On the research side, new centers were launched in a variety of areas, including constitutional law, corporate governance, the legal profession, criminal justice, international and conflict negotiation, internet and society, law and biosciences. He also helped create CodeX, a legal technology incubator, and launched the Afghanistan Legal Education Project, in which Stanford law students developed innovative legal curricula to help a university in Afghanistan train the next generation of lawyers and leaders. Under his leadership, the project expanded to aid similar efforts in Bhutan, Iraq, Rwanda, and Timor Leste.

In July 2023, it was announced that Kramer would be the new president and vice-chancellor of the London School of Economics, beginning in April 2024. He took office on April 1, 2024.

=== Legal scholar ===
Kramer has written and taught in such varied fields as constitutional law and history, conflict of laws, civil procedure, federalism and its history, and the role of courts in society. His work helped reshaping thinking in conflict of laws, including the leading casebook in the field; federalism; and judicial review and the role of courts. He is the author of numerous books and articles, including The People Themselves: Popular Constitutionalism and Judicial Review, Reforming the Civil Justice System, Conflict of Laws: Cases-Comments-Questions, Judicial Supremacy and the End of Judicial Restraint, Madison's Audience, and Popular Constitutionalism. With respect to the role of courts, his influential book, The People Themselves: Popular Constitutionalism and Judicial Review, coined the term “popular constitutionalism” and launched an ongoing debate about the role of the people and politics in shaping constitutional law.

=== Other ===
Kramer serves on the board of directors of Equal Justice Works, a nonprofit organization that helps advance public interest law, and the ClimateWorks Foundation. Kramer is also an advisor to Ravel Law, a legal research start-up founded by two Stanford Law students while he was Dean.

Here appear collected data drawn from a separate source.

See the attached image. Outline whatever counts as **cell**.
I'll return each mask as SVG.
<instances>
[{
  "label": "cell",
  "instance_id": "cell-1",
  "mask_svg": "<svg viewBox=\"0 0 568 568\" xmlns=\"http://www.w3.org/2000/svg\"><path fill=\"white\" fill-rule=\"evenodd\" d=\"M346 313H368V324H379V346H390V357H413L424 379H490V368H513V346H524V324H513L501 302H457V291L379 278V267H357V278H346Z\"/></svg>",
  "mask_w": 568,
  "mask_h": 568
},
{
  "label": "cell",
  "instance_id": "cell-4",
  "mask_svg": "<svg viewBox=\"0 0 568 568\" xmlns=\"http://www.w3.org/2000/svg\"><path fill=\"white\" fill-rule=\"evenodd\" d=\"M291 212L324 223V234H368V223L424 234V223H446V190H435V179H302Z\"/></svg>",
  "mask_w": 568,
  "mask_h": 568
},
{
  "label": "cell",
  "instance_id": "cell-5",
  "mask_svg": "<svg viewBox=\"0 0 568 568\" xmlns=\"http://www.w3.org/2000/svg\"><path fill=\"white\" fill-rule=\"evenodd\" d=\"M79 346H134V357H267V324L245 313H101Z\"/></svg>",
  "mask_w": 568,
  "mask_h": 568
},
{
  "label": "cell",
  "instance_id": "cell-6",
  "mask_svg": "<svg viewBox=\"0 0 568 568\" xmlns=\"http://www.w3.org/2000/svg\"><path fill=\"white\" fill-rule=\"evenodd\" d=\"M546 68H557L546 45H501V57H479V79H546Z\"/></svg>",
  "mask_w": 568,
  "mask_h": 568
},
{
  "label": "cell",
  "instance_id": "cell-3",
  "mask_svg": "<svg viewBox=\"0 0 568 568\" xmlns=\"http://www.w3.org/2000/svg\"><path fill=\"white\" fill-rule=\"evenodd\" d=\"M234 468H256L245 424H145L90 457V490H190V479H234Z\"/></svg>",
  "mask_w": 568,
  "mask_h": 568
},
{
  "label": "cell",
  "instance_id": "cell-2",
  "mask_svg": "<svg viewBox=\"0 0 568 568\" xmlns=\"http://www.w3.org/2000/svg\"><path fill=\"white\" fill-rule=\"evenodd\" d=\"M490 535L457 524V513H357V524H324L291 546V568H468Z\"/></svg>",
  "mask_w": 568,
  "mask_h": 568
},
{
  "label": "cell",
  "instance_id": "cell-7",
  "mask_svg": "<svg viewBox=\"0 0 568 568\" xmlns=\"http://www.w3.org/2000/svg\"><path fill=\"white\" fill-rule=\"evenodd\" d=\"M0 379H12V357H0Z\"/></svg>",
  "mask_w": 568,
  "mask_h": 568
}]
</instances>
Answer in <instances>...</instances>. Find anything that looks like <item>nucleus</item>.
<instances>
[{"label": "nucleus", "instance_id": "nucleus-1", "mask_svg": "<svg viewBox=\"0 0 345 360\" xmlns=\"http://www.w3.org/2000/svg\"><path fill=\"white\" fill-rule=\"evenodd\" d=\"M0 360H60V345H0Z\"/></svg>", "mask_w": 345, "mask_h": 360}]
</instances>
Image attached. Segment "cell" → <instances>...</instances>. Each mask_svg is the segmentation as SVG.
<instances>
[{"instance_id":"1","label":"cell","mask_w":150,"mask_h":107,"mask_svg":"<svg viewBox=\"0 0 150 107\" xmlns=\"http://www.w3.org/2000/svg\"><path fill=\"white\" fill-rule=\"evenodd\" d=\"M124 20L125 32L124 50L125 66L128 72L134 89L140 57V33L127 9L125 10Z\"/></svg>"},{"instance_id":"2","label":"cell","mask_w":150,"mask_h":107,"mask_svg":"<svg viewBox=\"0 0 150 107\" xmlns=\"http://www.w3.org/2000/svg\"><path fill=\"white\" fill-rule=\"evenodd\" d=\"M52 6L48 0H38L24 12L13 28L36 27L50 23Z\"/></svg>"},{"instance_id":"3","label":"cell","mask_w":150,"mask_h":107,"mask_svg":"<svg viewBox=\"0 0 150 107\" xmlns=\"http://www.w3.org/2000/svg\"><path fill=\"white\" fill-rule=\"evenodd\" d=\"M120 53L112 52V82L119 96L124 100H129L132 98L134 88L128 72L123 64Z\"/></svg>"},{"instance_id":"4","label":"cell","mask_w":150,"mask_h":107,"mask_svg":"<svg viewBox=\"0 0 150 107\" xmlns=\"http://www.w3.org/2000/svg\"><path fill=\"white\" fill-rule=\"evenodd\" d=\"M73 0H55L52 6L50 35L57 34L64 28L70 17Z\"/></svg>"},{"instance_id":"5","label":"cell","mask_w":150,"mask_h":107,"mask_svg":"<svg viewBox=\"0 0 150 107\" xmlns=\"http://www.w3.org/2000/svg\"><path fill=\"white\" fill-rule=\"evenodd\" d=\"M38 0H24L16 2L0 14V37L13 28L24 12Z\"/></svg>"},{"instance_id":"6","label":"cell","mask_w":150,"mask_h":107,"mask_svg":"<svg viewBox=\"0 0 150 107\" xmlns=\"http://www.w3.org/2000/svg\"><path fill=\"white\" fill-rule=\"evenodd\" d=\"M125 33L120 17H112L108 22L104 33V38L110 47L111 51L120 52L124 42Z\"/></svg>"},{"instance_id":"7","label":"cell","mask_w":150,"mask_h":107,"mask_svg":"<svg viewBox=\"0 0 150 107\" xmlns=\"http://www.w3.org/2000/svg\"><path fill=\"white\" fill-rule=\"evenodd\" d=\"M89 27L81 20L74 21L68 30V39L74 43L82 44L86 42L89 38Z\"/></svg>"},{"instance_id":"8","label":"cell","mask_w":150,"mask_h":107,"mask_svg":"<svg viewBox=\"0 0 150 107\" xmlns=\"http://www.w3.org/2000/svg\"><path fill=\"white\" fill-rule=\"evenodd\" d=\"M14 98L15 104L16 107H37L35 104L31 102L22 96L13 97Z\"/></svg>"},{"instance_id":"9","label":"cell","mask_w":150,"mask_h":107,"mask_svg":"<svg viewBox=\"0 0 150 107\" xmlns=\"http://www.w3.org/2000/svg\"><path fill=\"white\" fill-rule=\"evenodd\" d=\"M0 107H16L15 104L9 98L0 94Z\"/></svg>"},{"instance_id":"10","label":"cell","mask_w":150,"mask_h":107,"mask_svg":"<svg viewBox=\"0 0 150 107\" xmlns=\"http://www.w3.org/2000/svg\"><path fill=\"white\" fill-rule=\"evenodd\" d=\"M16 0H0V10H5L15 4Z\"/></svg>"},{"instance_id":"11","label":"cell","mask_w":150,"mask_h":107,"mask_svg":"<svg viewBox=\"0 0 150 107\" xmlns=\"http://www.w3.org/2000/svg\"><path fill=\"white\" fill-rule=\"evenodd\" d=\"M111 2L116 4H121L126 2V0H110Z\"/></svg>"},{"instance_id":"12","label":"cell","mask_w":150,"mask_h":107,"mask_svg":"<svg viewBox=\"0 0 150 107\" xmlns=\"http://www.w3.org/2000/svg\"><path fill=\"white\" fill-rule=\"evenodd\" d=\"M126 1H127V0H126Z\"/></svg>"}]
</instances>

Larry Kramer posted $500,000 for the bond of Samuel Bankman-Fried.

Kramer was elected to the American Law Institute (1991), the American Philosophical Society (2005), and the American Academy of Arts and Science (2006).

He has also served on the boards of numerous non-profits in a variety of fields, including: the Brennan Center for Justice, Equal Justice Works, ClimateWorks, the National Constitution Center, the Independent Sector, the Silicon Valley Community Foundation, iCivics, and the One Campaign.